By Alejandra Gonzalez

During the late 19th and early 20th centuries, feminism placed an emphasis on cultural battles. Art had an important role that allowed women were allowed to express their experiences freely to show the world they’ve been ignored for too long. The most powerful tool to express their struggles as women is nonetheless through art in all it’s forms. Women were able to reclaim what had deemed them as less. Since it was men who painted women were often misinterpreted objects in the cultural art world. Although there’s no doubt some of them are world’s greatest artworks, it was time to bring to light the achievements of women in the field.

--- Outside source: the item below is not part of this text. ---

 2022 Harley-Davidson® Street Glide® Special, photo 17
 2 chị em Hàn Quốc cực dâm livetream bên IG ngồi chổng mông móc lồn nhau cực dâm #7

Despite the little spotlight on women’s work there are, a few notable works/artists: for example;  Linda Nochlin, an art historian, questioned through her article’s title Why Have There Been No Great Women Artist? The answer likely lies in the fact that women are neglected as artists. In 1964 Yoko Ono performed her Cut Piece. She had sat on the floor in a traditional, passive Japanese pose and let complete strangers cut pieces of her clothes until she was naked. This act was loudly protesting violence against women and it was the first of its kind to cry out for women’s rights. While challenging the domestic roles expected of women, Mierle Laderman Ukeles, the “maintenance artist” as part of her Maintenance Art manifesto, performed in an art gallery by cleaning it in 1969. 

With a few named works, women changed the political culture that revolve important issues through the use of art. Their artistic work continues to inspire new generations of young women artists and fighters for women’s rights, while bringing issues to light in creative ways that did get attention internationally and is still talked about today. It is fair to say that the impact of feminism certainly improved the status of women’s rights, even though there is still more to be done.